The top U.S. diplomat for Europe is warning that Russia is attempting "to break apart the American republic" and that making that threat about U.S. politics "would be a gift to Putin" and "the most dangerous thing in the world we can do."
The message, however, seems to contradict President Donald Trump's, one day after he again questioned whether Russia has interfered in American politics and after he has repeatedly politicized the threat, including by saying Russia favors the Democratic Party.
Trump told Reuters on Monday that the probe by the Special Counsel's office into Russian interference in the 2016 election has "played right into the Russians -- if it was Russia."
It was just the latest example of Trump casting doubt on the U.S. intelligence community's assessment that Russia interfered in the election. Most recently, after his day of meetings in July with Russian President Vladimir Putin in Helsinki, he stood next to the leader who may have ordered the hack and said he accepted Putin's denials -- only to backtrack the next day in Washington.
But A. Wess Mitchell, the assistant secretary of state for European and Eurasian affairs, voiced urgent concern that Putin essentially is attacking the U.S.
"Putin's thesis is that the American constitution is an experiment that will fail if it is challenged from the right way within," Mitchell told the Senate Foreign Relations Committee Tuesday. "Putin wants to break apart the American republic not by influencing an election or two, but by systematically inflaming the fault lines within our society."
In particular, he warned, Russia has been rallying and supporting, financially and organizationally, groups on the far left and far right "that stood for really heinous and hideous causes."
"It's a very cynical effort to pit preexisting political camps against one other," he said.

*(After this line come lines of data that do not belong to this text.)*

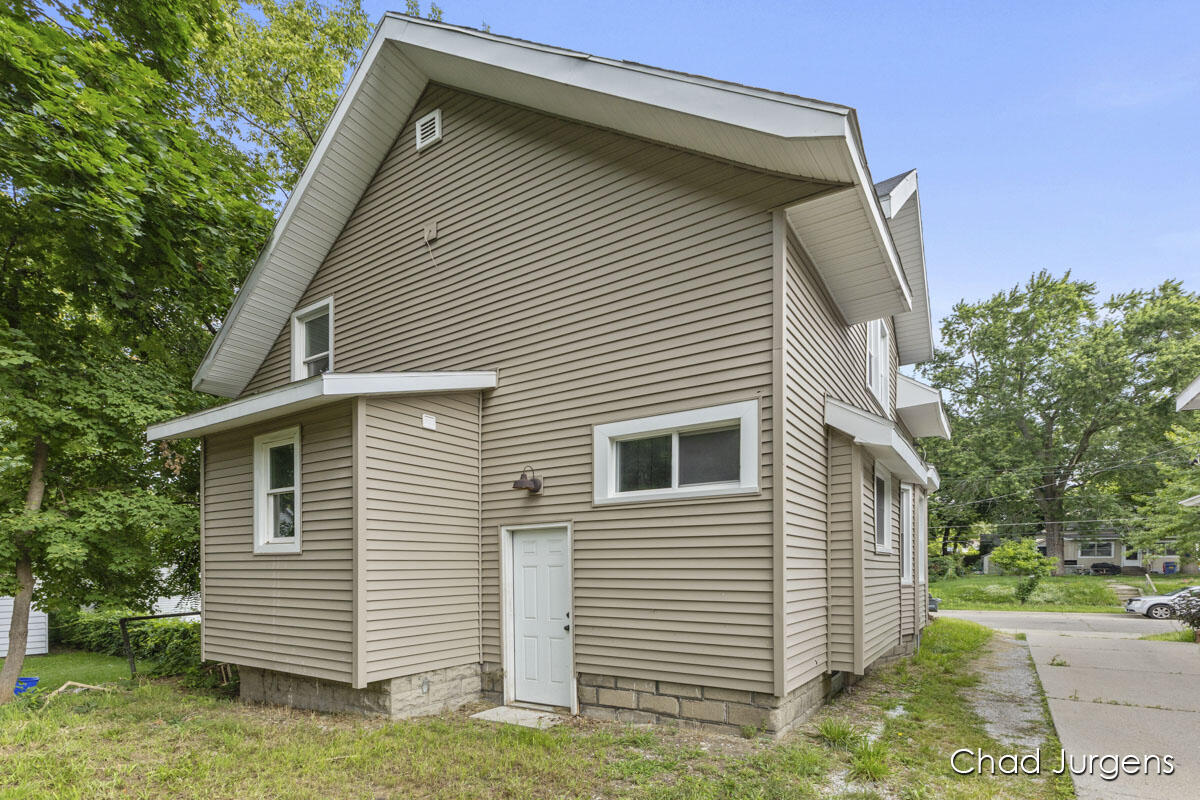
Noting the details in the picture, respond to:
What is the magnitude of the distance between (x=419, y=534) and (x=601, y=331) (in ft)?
9.32

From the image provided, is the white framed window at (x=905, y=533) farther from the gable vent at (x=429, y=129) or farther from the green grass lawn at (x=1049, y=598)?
the green grass lawn at (x=1049, y=598)

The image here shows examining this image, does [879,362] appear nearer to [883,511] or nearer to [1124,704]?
[883,511]

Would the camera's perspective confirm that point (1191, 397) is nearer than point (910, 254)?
Yes

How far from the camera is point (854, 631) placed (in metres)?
6.52

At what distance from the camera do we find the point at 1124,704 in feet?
22.2

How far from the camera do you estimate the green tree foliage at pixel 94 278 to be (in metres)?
7.88

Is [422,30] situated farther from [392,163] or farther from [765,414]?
[765,414]

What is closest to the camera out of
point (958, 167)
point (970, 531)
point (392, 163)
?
point (392, 163)

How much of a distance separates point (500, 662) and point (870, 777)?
12.6 feet

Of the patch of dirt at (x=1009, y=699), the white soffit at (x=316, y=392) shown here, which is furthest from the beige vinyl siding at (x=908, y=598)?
the white soffit at (x=316, y=392)

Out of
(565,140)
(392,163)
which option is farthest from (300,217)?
(565,140)

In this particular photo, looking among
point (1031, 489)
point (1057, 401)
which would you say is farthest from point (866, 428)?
point (1031, 489)

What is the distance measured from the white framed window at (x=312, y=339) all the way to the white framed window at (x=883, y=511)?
7770 millimetres

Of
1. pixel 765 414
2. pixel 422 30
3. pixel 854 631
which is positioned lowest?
pixel 854 631
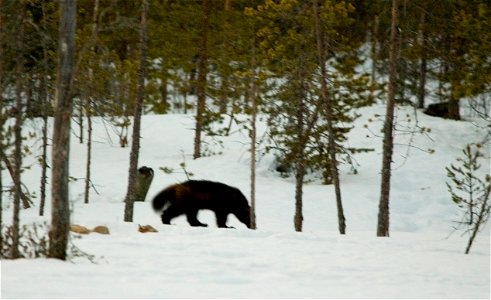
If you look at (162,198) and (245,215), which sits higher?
(162,198)

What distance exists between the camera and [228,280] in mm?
8789

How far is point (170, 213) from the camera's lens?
640 inches

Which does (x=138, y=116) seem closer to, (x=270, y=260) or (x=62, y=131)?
(x=270, y=260)

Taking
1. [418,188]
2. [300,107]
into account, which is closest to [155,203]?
[300,107]

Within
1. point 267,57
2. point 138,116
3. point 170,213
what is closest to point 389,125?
point 267,57

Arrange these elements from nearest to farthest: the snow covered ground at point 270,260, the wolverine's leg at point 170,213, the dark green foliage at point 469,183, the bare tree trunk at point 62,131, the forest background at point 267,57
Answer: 1. the snow covered ground at point 270,260
2. the bare tree trunk at point 62,131
3. the dark green foliage at point 469,183
4. the forest background at point 267,57
5. the wolverine's leg at point 170,213

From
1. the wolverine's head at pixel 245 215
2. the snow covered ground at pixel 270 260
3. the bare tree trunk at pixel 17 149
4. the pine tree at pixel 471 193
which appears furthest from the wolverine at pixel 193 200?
the bare tree trunk at pixel 17 149

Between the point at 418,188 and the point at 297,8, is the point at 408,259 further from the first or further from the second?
the point at 418,188

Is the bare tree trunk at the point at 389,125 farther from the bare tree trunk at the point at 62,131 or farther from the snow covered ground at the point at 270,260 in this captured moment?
the bare tree trunk at the point at 62,131

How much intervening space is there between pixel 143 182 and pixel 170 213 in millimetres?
7478

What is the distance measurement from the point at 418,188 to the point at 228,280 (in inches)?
717

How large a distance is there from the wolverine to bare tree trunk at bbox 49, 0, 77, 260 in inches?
269

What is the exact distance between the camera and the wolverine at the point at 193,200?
16000 millimetres

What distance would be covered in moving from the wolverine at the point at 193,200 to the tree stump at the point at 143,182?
723 cm
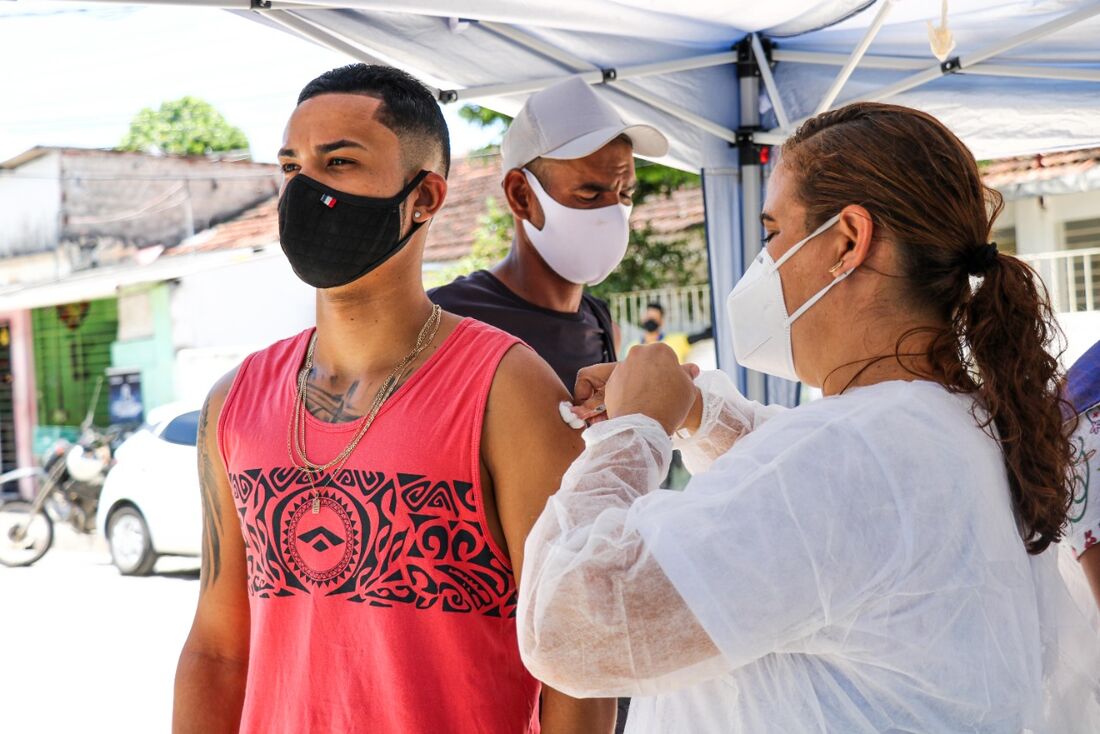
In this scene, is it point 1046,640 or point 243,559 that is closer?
point 1046,640

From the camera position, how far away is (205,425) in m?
1.84

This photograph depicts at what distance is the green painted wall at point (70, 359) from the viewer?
17062 mm

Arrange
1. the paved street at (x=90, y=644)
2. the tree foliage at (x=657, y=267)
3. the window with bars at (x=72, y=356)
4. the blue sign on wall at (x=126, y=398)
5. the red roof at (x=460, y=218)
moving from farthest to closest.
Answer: the window with bars at (x=72, y=356)
the blue sign on wall at (x=126, y=398)
the red roof at (x=460, y=218)
the tree foliage at (x=657, y=267)
the paved street at (x=90, y=644)

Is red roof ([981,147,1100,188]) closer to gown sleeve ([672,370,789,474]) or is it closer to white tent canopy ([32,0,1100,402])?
white tent canopy ([32,0,1100,402])

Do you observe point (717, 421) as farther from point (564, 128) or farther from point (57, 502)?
point (57, 502)

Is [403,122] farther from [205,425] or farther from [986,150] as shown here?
[986,150]

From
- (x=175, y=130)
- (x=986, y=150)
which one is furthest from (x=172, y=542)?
(x=175, y=130)

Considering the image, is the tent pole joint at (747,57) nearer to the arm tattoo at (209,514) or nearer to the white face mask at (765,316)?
the white face mask at (765,316)

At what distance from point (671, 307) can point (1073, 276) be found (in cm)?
416

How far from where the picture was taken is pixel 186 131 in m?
34.9

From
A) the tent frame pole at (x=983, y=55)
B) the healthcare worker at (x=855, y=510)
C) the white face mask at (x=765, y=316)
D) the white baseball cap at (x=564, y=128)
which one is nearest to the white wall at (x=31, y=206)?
the tent frame pole at (x=983, y=55)

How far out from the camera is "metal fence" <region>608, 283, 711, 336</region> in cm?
1227

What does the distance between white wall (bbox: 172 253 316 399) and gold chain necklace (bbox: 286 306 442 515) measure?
1381 centimetres

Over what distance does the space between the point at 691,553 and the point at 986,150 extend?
12.8 ft
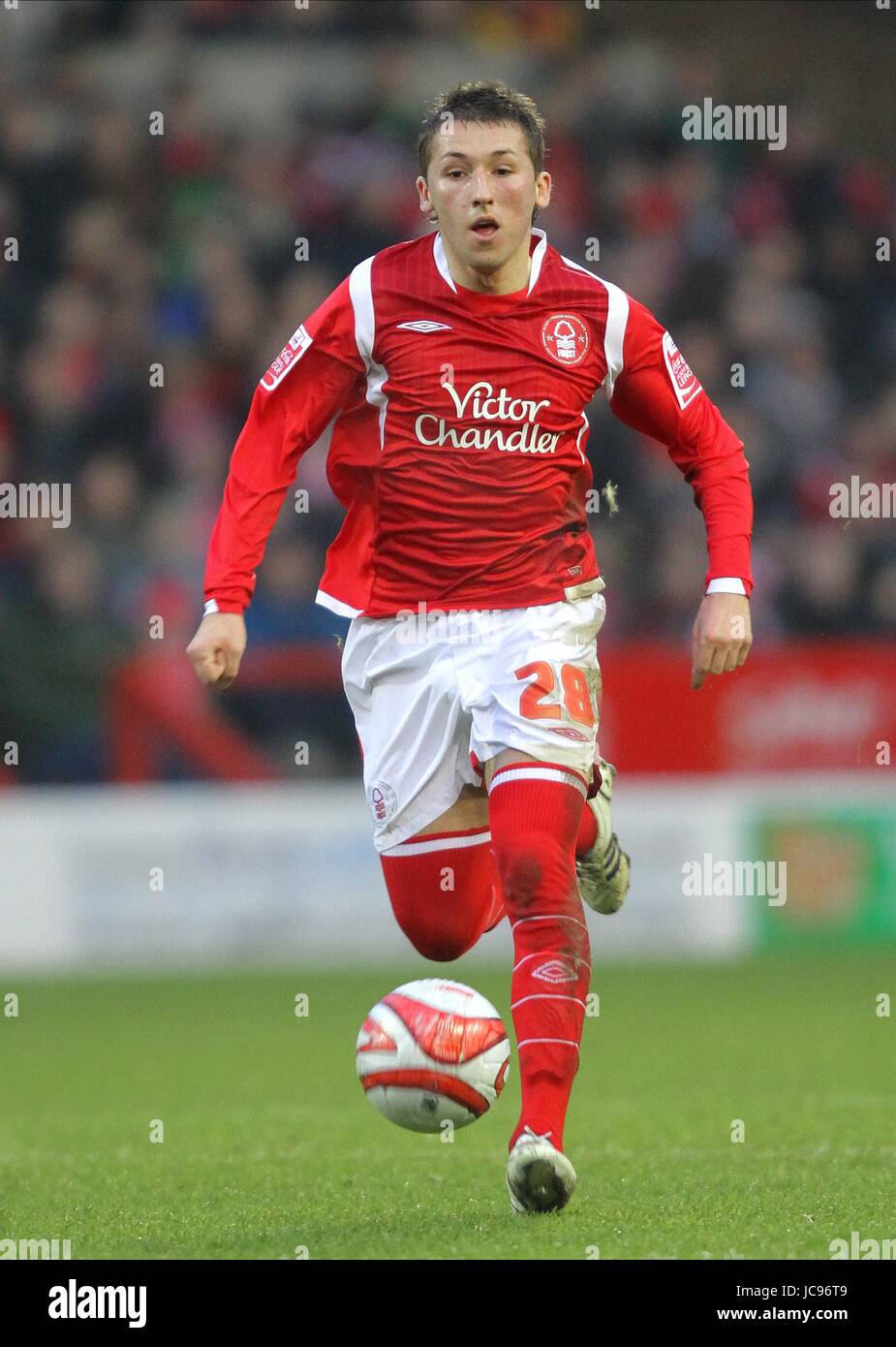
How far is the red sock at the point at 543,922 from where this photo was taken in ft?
15.8

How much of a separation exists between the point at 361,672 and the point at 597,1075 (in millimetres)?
3040

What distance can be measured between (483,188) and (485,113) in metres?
0.20

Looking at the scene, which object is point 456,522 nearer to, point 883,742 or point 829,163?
point 883,742

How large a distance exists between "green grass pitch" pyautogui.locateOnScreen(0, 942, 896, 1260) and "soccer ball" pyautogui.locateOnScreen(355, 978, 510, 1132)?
229mm

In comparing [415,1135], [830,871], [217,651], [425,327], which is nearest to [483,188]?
[425,327]

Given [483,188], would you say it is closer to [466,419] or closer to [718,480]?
[466,419]

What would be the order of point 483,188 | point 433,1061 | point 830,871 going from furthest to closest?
point 830,871
point 483,188
point 433,1061

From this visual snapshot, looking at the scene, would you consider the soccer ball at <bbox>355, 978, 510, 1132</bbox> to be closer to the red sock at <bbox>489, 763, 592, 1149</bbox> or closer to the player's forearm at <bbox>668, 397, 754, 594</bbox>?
the red sock at <bbox>489, 763, 592, 1149</bbox>

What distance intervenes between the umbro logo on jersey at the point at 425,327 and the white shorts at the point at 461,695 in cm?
69

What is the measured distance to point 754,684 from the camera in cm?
1252

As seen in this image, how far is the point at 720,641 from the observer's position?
16.5ft

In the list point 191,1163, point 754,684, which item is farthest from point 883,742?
point 191,1163

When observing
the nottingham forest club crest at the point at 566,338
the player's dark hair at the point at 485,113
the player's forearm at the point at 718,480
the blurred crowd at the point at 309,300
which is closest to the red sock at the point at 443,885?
the player's forearm at the point at 718,480

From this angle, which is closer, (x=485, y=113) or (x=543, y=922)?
(x=543, y=922)
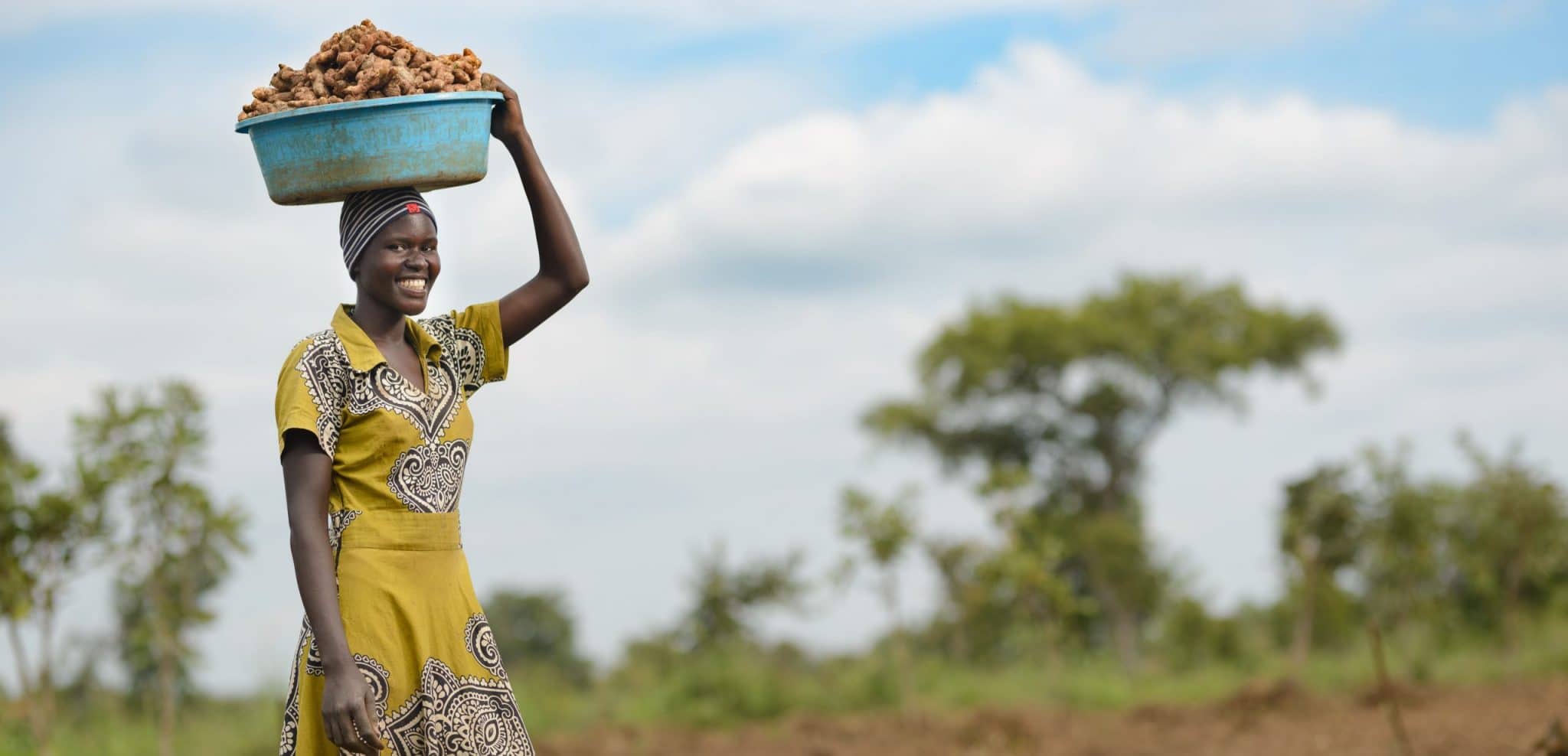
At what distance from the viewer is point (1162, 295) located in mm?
21953

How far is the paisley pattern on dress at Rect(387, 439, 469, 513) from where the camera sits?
2.73 metres

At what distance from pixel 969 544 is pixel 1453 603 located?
5.96 meters

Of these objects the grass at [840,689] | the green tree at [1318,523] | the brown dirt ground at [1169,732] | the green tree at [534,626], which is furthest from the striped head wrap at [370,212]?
the green tree at [534,626]

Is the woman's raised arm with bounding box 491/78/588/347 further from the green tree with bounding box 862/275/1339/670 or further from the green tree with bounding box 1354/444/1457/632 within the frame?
the green tree with bounding box 862/275/1339/670

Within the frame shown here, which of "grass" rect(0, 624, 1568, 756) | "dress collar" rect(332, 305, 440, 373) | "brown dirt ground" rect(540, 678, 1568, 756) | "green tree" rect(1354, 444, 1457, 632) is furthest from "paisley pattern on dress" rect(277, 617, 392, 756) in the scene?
"green tree" rect(1354, 444, 1457, 632)

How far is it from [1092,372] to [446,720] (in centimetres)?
1985

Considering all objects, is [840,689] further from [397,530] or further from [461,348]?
[397,530]

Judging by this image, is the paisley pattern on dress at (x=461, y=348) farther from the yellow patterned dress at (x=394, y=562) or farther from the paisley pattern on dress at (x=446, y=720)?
the paisley pattern on dress at (x=446, y=720)

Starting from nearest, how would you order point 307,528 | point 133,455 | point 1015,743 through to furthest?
point 307,528
point 133,455
point 1015,743

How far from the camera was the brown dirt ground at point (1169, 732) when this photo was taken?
7699 mm

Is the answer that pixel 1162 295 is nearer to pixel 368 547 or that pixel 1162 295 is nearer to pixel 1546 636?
pixel 1546 636

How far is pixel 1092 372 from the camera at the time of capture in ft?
72.1

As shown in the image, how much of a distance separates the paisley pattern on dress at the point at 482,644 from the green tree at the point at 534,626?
14948 mm

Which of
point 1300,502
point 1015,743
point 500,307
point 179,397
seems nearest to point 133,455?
point 179,397
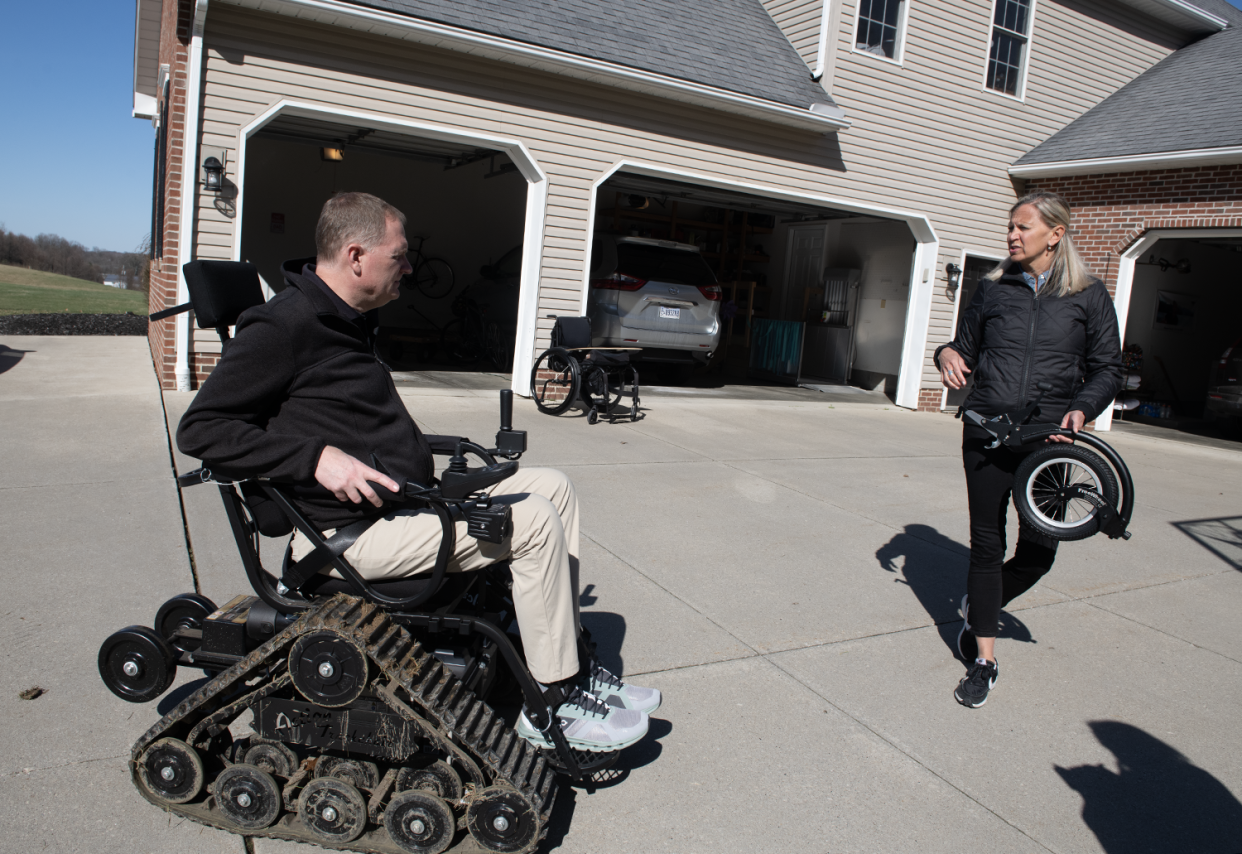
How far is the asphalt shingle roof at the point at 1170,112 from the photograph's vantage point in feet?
35.8

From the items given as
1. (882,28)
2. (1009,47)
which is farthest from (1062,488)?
(1009,47)

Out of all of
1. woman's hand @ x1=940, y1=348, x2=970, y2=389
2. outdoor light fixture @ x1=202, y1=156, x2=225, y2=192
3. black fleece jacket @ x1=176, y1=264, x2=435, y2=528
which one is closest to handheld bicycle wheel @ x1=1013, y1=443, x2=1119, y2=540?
woman's hand @ x1=940, y1=348, x2=970, y2=389

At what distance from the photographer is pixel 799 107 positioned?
10.4 metres

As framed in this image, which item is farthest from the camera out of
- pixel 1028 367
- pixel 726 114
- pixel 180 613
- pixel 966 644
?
pixel 726 114

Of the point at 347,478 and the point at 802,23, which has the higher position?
the point at 802,23

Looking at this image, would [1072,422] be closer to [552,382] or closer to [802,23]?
[552,382]

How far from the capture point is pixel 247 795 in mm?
Result: 2223

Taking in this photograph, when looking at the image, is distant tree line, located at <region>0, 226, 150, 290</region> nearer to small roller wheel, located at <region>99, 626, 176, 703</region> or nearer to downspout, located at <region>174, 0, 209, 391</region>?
downspout, located at <region>174, 0, 209, 391</region>

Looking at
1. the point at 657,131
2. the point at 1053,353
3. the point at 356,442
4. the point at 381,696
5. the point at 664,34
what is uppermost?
the point at 664,34

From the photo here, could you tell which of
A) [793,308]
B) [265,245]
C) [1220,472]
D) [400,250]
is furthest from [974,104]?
[400,250]

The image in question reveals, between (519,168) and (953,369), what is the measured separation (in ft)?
23.1

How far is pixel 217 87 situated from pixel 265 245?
6.86 metres

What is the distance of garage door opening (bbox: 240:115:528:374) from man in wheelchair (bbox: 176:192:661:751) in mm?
9998

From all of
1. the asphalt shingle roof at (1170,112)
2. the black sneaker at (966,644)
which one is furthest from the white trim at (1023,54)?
the black sneaker at (966,644)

Because Russia seeks to divide the American public, sowing more division would be "a gift to Putin," according to Mitchell, who added, "The most dangerous thing in the world we can do is politicize the challenge" from Russia.
But critics on the left and right have said that's what the president has done, even when it comes to the threat of future Russian interference. Trump tweeted in July that Russia "will be pushing very hard for the Democrats," for example.
Sen. Bob Corker, the Republican chair of the committee who's been critical of Trump, offered praise for the administration's policies, but said Trump's rhetoric has "undermined" those policies and helped "create additional disunity with the West."
Under similar lines of questioning from several other senators, Mitchell pushed back on that idea, at one point saying, "We're all on the same page." The administration's actions come at the president's direction, he added, and he said he had a list of times Trump voiced support for the intelligence community's assessment of Russia's 2016 interference, just as Secretary of State Mike Pompeo did during testimony last month.
In addition, of the 580 current U.S. sanctions against Russia, the Trump administration has imposed 217, according to his testimony. The U.S. supports British Foreign Secretary Jeremy Hunt's call for Europe to strengthen sanctions after the poisoning of an ex-spy and his daughter in the United Kingdom in March, he said.
Russian agents reportedly used a deadly nerve agent to try to assassinate Sergei Skripal, a Russian double agent who worked for British intelligence, and his daughter, Yulia. The U.S. expelled 60 Russians from diplomatic missions in the U.S. and shuttered the Seattle consulate over it.
Because of that use of a chemical weapon, Republican Sen. Cory Gardner pressed both Mitchell and the Treasury's Assistant Secretary for Terrorist Financing Marshall Billingslea on whether the administration is considering designating Russia as a state sponsor of terrorism -- after North Korea was for using a nerve agent in the assassination of Kim Jong Un's half-brother in Malaysia. Both officials said that would require a State Department review, but Billingsea noted Russia has "definitely engaged in outrageous behavior," including other attempted assassinations on foreign soil.
Still, even with all of those sanctions, there has been no change in Russian behavior, Corker said, citing a classified briefing by administration officials. As an example, the Russians are still undertaking another influence campaign to interfere in the 2018 midterm Congressional elections. While Mitchell said it was "not at 2016 levels," he repeated what other top officials have said -- that the campaign is a "very serious threat, "broad and deep," and "ongoing."
In the face of that continued interference, Mitchell and Billingslea declined to comment whether sanctions were "working," but both noted what they considered some successes.
"Had we not been applying the kind of massive pressure we are applying on the regime, their behavior would be off the charts," Billingslea said, adding that sanctions had limited their "freedom to act and the amount of resources they have on hand."
But without any major changes in Russian activity, there's now a debate about whether the U.S. should increase sanctions on Russia and drive up the cost of what U.S. officials have called their "malign behavior" -- or try an alternative path that includes more talks and an easing of sanctions, as Republican Sen. Rand Paul has supported.
Both officials said the administration has the sanctions authorities it needs and favors a "continuation" of the current strategy.